The road to Michigan, however, was not easy.

Each of the team’s 16 students was responsible for designing a specific subsystem of the vehicle, manufacturing the necessary parts, and integrating it into the car as a whole.

“Every student had to wear a different hat,” said Delagrammatikas, “Technical, executive, outreach, marketing. There were a lot of different tasks to address with a limited number of people.”

Indeed, some of the students had to wear several hats at once. Senior Dennis Robertson, the project’s technical director and captain, was not only responsible for designing and analyzing the vehicle’s frame, but also led the suspension and brake units. Many of the team’s members, especially the seven or so that made up the project’s “core,” spent anywhere from 60 to 80 hours a week over nine months working on the project, all the while balancing their schoolwork at Cooper, one of the more rigorous undergraduate institutions in the country.

“Everybody was intense,” said Delagrammatikas. “The ones that had the bug, you had to practically fight to get them out of the lab at a decent hour.” 

Before the car’s first screw was even put in place, the team spent the first semester scouring over blueprints, crafting scaled models and conducting computer-simulated analyses. After teaching themselves to use programs like Fluent or COSMOSWorks, the students tested the vehicle’s computational fluid dynamics, carried out finite-element analysis and checked hundreds of other quantities and measurements.

In January, the team began manufacturing and assembling the vehicle’s parts. The Cooper facilities, however, while certainly advanced, were not entirely equipped for heavy automotive manufacturing. So, the team had to construct its own testing stands and structures in addition to the welding, drilling and huge amount of electronic work that was necessary for such an ambitious project. 

Fortunately, team members like senior James Cole-Henry, the team’s licensed welder and go-to material expert in the machine shop, had already worked on the three previous generations of Cooper’s formula SAE vehicles — allowing for quicker building times this year and the chance to improve systems, such as the crash structure. 

“Every year before us helped for this year,” said Robertson, a three-year veteran of the program himself. “We saw the car as sort of an evolution of cars from past years. There were some things that went well last year that we decided not to play with, but others we knew that we had to fix.” That extra experience of some of the core members helped catapult the team 30 places higher than their previous best at the Michigan competition this year. 

The team also received a boost from a variety of extremely generous sponsorships, ranging from Cooper’s own Mechanical Engineering Department to companies like Con Edison and Scotia Technology, a prime-tubing supply firm. In addition to a donation of $10,000, Con Ed supplied the Cooper team with state-of-the-art engineering parts that, according to Robertson, far surpassed their monetary contribution.

“They were very good about getting us what we needed, and they made a lot of components that we wouldn’t have been able to make,” Robertson said. He added, jokingly, “Of course, the needs of the city outweighed our needs.

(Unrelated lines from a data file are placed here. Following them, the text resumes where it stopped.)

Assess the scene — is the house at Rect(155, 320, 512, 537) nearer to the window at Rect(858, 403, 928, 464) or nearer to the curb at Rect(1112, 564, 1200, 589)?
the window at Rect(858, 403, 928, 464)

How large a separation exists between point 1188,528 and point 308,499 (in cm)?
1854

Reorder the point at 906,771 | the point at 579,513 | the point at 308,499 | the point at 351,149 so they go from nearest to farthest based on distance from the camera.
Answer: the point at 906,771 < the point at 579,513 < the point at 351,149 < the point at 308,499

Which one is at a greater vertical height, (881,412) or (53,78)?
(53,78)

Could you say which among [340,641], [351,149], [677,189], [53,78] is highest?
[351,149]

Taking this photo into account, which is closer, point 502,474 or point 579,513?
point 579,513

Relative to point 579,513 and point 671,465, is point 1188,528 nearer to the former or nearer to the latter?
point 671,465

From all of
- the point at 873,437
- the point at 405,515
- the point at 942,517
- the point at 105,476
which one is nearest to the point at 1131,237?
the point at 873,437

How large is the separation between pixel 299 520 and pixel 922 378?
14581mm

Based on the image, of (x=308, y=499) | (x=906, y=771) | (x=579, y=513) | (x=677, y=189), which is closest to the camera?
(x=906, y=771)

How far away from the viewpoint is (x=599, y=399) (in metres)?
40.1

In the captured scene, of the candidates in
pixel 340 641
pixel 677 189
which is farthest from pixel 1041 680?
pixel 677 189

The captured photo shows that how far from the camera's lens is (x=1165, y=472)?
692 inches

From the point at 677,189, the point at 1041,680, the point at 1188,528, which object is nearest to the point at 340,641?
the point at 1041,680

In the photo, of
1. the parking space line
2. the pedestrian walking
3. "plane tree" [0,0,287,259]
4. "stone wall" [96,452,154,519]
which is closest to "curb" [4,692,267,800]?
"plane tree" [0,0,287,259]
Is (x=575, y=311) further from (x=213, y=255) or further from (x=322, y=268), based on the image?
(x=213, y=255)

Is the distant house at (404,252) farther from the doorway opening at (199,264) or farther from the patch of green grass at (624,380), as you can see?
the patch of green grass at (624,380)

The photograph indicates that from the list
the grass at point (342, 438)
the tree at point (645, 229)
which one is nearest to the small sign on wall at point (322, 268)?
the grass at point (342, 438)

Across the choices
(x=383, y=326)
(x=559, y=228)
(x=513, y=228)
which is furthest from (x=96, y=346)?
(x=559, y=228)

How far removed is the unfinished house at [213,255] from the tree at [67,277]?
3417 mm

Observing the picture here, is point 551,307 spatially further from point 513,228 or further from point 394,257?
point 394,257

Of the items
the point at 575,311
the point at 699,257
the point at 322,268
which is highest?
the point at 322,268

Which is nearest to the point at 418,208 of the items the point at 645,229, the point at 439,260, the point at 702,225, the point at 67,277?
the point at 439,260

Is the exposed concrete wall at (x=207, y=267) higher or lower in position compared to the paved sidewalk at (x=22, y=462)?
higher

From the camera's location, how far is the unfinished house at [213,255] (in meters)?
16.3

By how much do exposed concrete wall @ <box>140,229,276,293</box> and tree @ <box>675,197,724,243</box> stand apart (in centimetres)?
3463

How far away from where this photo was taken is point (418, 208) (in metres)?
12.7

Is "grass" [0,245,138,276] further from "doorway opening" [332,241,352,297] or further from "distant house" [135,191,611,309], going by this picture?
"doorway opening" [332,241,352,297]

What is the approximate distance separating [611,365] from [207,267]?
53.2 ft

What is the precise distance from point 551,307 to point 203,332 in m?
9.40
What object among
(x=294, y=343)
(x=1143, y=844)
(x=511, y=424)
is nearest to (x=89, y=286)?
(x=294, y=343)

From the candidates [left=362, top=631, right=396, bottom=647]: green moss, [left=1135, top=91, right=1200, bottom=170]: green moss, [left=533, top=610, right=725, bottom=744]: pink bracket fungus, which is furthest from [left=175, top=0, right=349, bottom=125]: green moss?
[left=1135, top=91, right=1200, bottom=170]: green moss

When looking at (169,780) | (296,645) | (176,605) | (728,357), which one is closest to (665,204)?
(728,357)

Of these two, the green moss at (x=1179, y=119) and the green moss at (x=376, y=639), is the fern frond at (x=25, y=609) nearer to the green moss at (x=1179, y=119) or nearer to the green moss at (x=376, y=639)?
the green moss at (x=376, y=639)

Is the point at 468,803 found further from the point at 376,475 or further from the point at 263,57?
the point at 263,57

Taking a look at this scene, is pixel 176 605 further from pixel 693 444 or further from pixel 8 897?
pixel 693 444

I’ve heard electricity is pretty important… . But without them we really wouldn’t have been able to get where we did.” 

Despite their prestigious sponsorships and years of experience, however, the Cooper team entered the Michigan competition as relative underdogs. As one of the smallest institutions in the contest, not to mention the only full-tuition, paid-scholarship school, they had considerably less resources than some of larger universities and international schools. Michigan State, one of the top competitors and located in the center of the automotive world, had a budget of $500,000, nearly 10 times Cooper’s. A team from Finland, whose Web site prominently features their 10 engineers in matching uniforms flanked by two bodacious blondes clad in skintight red patent leather, had their own indoor practice racetrack. Cooper had to trek out to College Point in Queens to test their out their car in The New York Times facility’s parking lot. Getting the 8-foot, 479-pound car out there was an ordeal in itself.

The intensity at the Michigan competition was incredibly high, but Cooper’s own grueling schedule over the previous nine months helped prepare them for it.

“People think it’s strictly a race,” said Delagrammatikas. “It’s more like an engineering challenge.” The five all-nighters during the competition, while not easy, were manageable.

“We were used to it by then,” Robertson said. “This group was sort of the cream of the crop. There was no way we were going to give up once we were there.”

Going up against some of the world’s top engineering schools, the team underwent a series of heavy examinations conducted by industry experts in which they had to present the vehicle’s technical aspects, justify all their design choices, create a hypothetical business pitch for the car and, finally, actually race it on the track. After each event, the team would take the car back to the lab and continue to do the necessary body work to prepare for the day ahead.  

As might be expected, the team ran into a few problems at the competition. During the skid-pad suspension test, for example, the team ran out of fuel and was just barely able to pass the event. The endurance race almost turned into a catastrophe: At 22 kilometers of high-speed racing, the event — called “endurance” for the amount of stress it puts on the driver as well as on the vehicle — was tough to begin with; but about halfway through, a judge noticed that a small safety was missing from one of Cooper’s tires. Without the pin, the judge said, the team would not be allowed to finish. Thankfully, the team found a small loophole. Although they were not allowed to modify the car, they were allowed to switch from “dry tires” to “wet tires” because of the damp track from rain earlier in the day. The two members of the team allowed to work on the car raced furiously against the clock to install the second set of tires as quickly as possible. Ultimately, the missing pin didn’t wasn’t too costly; Cooper was one of the only teams able to finish the endurance event.   

In the three years Cooper has entered the Michigan competition, the team has gone from 89th place all the way down to 37th. Despite the huge improvement rate, the team’s future looks slightly cloudy at this point. Many of the team’s leaders, including Robertson, Cole-Henry and electronics director Adam Vaughan, are all either graduating seniors or master’s students at Cooper, and next year’s team will be comprised of new and fewer faces. The plan as of now is to modify the current car enough — some subsystems will have to be totally revamped — that it will still be able to be resubmitted into the competition. 

As for long-term plans, many of the team’s members aspire to go professional with their automotive engineering skills.

“Ultimately, I’d like to be in the automotive industry,” said Robertson. “But I don’t want to leave New York.”

Delagrammatikas seemed convinced his students are ready for the next step.

“Every engineering student should have this kind of hands-on experience,” the professor said. “You can’t rely on a textbook for this kind of learning. These guys are changing the way the curriculum is handled, even for others not involved… . The past nine months has trained them in every aspect of small-company management.” 

The recent car industry collapse has led to the cancellation of one tournament sponsored by the Big Three that the team was planning to attend in Virginia this year. Yet, in an industry shrouded in darkness, it seems there’s a bright beacon of hope shining from Cooper Square.